EXERCISE DETAILS ▸
Reproduce every one of the records below word for word, with each line unchanged.

GIVEN RECORDS ▸
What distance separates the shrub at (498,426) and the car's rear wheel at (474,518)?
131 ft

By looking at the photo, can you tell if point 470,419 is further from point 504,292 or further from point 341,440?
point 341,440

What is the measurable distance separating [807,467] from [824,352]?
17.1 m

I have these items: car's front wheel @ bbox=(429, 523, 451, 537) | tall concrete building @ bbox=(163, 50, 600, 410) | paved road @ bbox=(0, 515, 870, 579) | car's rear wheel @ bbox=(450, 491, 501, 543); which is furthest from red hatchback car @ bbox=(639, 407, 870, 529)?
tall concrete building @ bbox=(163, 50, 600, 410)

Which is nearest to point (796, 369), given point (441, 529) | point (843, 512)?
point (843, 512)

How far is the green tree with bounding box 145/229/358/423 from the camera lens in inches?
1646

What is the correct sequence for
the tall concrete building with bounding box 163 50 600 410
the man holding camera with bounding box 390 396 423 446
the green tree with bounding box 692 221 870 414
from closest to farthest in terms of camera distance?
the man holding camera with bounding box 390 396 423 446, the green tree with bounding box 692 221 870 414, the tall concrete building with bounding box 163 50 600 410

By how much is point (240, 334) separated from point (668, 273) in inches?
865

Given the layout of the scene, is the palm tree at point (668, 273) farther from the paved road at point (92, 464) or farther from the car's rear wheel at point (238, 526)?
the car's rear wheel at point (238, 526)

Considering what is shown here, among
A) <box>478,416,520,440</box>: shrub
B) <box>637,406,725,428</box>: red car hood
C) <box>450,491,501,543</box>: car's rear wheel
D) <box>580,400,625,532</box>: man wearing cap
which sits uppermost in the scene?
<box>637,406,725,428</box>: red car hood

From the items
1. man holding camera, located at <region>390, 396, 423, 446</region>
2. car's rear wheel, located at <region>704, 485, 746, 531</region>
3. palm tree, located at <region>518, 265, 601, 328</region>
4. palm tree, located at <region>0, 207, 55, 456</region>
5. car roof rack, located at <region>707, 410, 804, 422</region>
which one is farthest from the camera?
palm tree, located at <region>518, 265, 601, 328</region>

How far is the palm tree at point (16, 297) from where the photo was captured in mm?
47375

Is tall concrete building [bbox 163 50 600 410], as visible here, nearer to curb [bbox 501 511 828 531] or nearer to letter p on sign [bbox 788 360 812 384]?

ANSWER TO THE PROBLEM ▸
What distance separates the shrub at (498,426) and the car's rear wheel at (474,518)?
131 ft

By looking at the photo, can you tell if point 470,419 is further from point 504,292 or further from point 341,440?
point 341,440

What is the measurable distance separating [807,467] from [824,352]?
17.1 m

I have these items: car's front wheel @ bbox=(429, 523, 451, 537) | tall concrete building @ bbox=(163, 50, 600, 410) | paved road @ bbox=(0, 515, 870, 579) | car's rear wheel @ bbox=(450, 491, 501, 543); which is furthest from red hatchback car @ bbox=(639, 407, 870, 529)?
tall concrete building @ bbox=(163, 50, 600, 410)

Which is nearest to point (796, 369), given point (441, 529) | point (843, 512)?
point (843, 512)

How far is the green tree with bounding box 145/229/358/423 from the camera lens in inches?
1646

What is the correct sequence for
the tall concrete building with bounding box 163 50 600 410
the man holding camera with bounding box 390 396 423 446
the green tree with bounding box 692 221 870 414
from closest to farthest in terms of camera distance?
the man holding camera with bounding box 390 396 423 446, the green tree with bounding box 692 221 870 414, the tall concrete building with bounding box 163 50 600 410

By how much is point (240, 334) separated from point (668, 273) in inches?
865

Given the layout of the scene, is the palm tree at point (668, 273) farther from the paved road at point (92, 464) or farther from the car's rear wheel at point (238, 526)?
the car's rear wheel at point (238, 526)

Considering what is shown here, among
A) <box>478,416,520,440</box>: shrub
B) <box>637,406,725,428</box>: red car hood
C) <box>450,491,501,543</box>: car's rear wheel
D) <box>580,400,625,532</box>: man wearing cap
which sits uppermost in the scene?
<box>637,406,725,428</box>: red car hood

From the items
1. man holding camera, located at <region>390, 396, 423, 446</region>
2. car's rear wheel, located at <region>704, 485, 746, 531</region>
3. palm tree, located at <region>518, 265, 601, 328</region>
4. palm tree, located at <region>0, 207, 55, 456</region>
5. car roof rack, located at <region>707, 410, 804, 422</region>
which one is farthest from the camera?
palm tree, located at <region>518, 265, 601, 328</region>

How far is the palm tree at point (16, 297) from where the photo was captured in mm?
47375

Is tall concrete building [bbox 163 50 600 410], as visible here, nearer to curb [bbox 501 511 828 531] or nearer to letter p on sign [bbox 788 360 812 384]?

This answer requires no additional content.